Cargill is considering making a $1 billion investment in Indonesia over the next three to four years, with a focus on entering the poultry sector and expanding its palm business there.
The company is eyeing its potential place in the poultry industry as Indonesia has the potential to serve the Japanese market. Earlier in 2014, Indonesia entered talks to resume poultry shipments to Japan – a market that had been closed for 10 years. Should an agreement to resume poultry trade materialize, it is expected to be worth an estimated initial $200 million per year.
"Japan is looking closely at Indonesian chicken and part of it is to replace volume that has fallen off from China through various industry issues that China has had," Cargill CEO David MacLennan told reporters during a roundtable discussion. "That is a good place for us to play in Indonesia."
Talks between Japan and Indonesia got started after a food safety scandal hit in China in July. Husi Food Co., which supplied chicken and other meats to many Chinese and Japanese restaurant chains, had allegedly repackaged expired meats and printed false expiration dates.
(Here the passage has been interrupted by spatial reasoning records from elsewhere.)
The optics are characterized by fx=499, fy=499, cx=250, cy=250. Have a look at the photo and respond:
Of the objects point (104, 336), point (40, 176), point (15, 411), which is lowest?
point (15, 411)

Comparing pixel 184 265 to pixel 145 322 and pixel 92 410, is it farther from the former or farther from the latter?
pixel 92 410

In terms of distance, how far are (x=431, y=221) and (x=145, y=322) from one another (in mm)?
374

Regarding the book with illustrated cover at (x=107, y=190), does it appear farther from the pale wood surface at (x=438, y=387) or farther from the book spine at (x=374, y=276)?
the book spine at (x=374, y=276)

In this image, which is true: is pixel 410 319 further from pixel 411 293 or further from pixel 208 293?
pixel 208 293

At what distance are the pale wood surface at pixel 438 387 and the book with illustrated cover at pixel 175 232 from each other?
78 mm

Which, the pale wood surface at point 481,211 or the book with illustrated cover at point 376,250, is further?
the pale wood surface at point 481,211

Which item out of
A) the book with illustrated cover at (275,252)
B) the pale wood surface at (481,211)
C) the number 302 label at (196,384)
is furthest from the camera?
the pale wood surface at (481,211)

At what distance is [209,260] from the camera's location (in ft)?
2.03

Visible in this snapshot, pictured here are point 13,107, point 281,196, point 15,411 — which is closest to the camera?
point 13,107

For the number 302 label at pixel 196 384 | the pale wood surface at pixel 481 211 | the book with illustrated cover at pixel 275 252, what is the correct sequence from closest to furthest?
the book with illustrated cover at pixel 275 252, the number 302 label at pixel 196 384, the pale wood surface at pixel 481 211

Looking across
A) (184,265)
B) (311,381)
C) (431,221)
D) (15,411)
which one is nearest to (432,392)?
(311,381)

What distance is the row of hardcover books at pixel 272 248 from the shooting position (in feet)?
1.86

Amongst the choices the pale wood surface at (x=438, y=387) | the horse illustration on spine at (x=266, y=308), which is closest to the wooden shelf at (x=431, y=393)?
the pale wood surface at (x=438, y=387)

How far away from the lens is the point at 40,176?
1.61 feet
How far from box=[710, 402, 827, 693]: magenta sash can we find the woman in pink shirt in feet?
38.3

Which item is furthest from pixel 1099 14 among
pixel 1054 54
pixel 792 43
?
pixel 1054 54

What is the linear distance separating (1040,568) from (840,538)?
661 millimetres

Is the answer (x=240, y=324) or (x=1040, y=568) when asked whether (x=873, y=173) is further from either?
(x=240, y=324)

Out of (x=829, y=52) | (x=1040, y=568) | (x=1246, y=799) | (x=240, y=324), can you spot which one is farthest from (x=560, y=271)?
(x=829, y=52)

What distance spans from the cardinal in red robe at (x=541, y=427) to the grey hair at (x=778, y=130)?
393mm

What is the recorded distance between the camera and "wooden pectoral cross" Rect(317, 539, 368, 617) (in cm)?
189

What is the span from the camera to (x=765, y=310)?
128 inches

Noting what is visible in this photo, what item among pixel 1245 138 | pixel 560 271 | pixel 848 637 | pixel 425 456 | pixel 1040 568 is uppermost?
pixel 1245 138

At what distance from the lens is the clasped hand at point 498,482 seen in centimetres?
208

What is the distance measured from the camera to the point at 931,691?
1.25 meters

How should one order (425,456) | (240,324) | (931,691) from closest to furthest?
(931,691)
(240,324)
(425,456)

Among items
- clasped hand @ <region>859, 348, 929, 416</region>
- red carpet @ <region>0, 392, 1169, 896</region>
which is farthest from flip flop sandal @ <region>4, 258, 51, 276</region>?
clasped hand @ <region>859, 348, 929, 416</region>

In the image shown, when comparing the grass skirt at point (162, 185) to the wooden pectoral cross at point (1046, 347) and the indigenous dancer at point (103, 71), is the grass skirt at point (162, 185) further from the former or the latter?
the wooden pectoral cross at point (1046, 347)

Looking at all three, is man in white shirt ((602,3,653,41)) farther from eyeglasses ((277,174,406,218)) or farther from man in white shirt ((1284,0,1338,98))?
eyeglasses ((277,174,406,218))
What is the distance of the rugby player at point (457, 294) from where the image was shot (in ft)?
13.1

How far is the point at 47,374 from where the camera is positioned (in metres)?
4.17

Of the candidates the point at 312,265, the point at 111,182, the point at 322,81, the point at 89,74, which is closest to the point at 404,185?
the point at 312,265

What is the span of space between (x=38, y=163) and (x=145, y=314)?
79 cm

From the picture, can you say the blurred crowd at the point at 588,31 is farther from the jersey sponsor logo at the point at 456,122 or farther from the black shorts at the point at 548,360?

Among Husi’s buyers were McDonald’s KFC, Pizza Hut, Dicos, Burger King, Starbucks and Papa John’s.
Cargill could also benefit from an investment in the poultry industry as poultry demand in Indonesia is growing due to more affluent Indonesians turning to more bread and meat-based foods.
Cargill already owns palm oil plantations covering about 40,000 hectares in Indonesia, and a portion of the potential $1 billion investment would be placed in expanding its palm operations.